#123: ‘Sentient’ claim for Google AI; spacecraft spots starquakes; the rise of the mammals; hot brains

#123: ‘Sentient’ claim for Google AI; spacecraft spots starquakes; the rise of the mammals; hot brains

By New Scientist

How will we know when we’ve made a truly sentient artificial intelligence? Well, one Google engineer believes we’re already there. The team discusses the story of Google’s very clever AI called LaMDA, and ask another chatbot, GPT3, what it would think if LaMDA was destroyed.


Did you know stars have ‘earthquakes’ too? These starquakes have been spotted by the Gaia space observatory, which aims to build a 3D map of all the stars in our galaxy. It’s been collecting a phenomenal amount of data, and the team explores its findings.

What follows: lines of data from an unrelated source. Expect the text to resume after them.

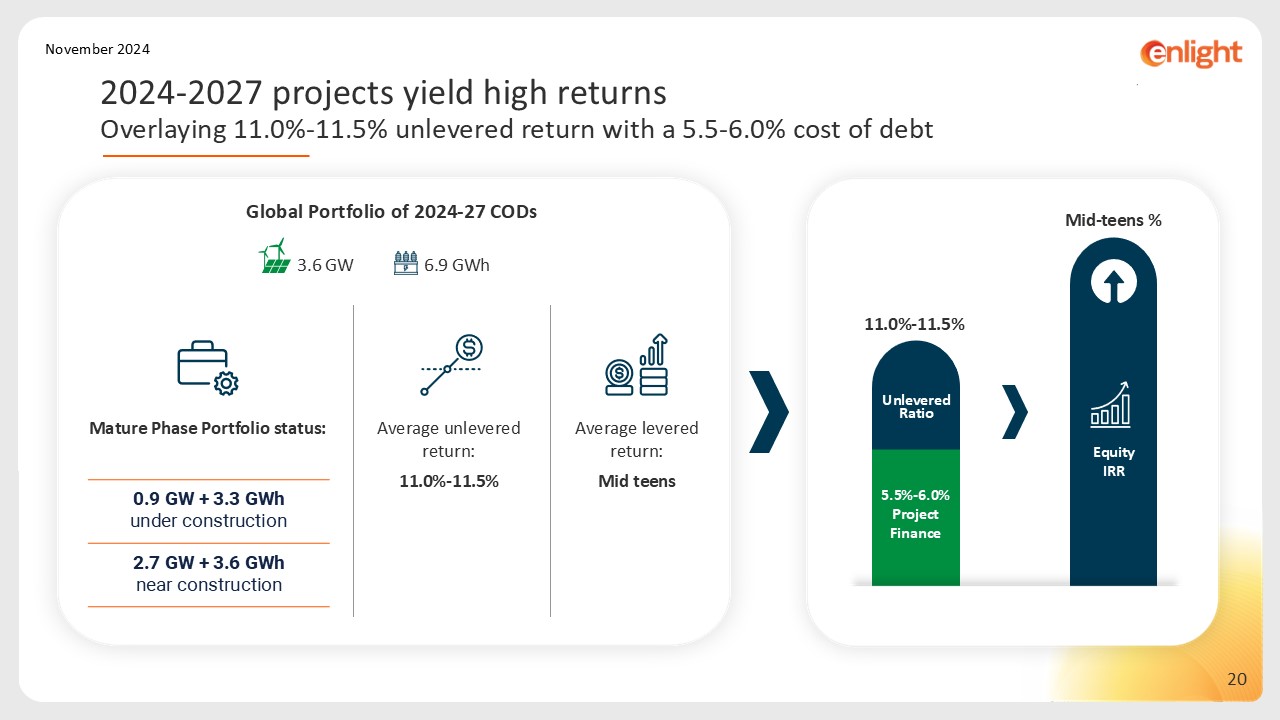 November 2024

enlight

2024-2027 projects yield high returns

Overlaying 11.0%-11.5% unlevered return with a 5.5-6.0% cost of debt

Global Portfolio of 2024-27 CODs

3.6 GW

6.9 GWh

Mature Phase Portfolio status:

0.9 GW + 3.3 GWh under construction

2.7 GW + 3.6 GWh near construction

Average unlevered return:

11.0%-11.5%

Average levered return:

Mid teens

11.0%-11.5%

Unlevered Ratio

5.5%-6.0% Project Finance

Mid-teens %

Equity IRR

20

Net Zero pledges are becoming more popular - which is great - but a lot of them aren’t being acted on. According to a new consortium Net Zero Tracker, a worrying number of these pledges aren’t credible. The team finds out how the group aims to hold companies to account.


Our brains are hotter than we realised - 2.5 degrees celsius hotter in fact. The team asks why we’re only just finding this out in 2022, and how the discovery may improve care for people undergoing brain surgery.


Steve Brusatte is best known as a dinosaur palaeontologist, but he has turned his attention now to our own class, the mammals. Rowan chats with him, and amongst other things finds out how enslaved Africans in South Carolina were instrumental in the development of palaeontology.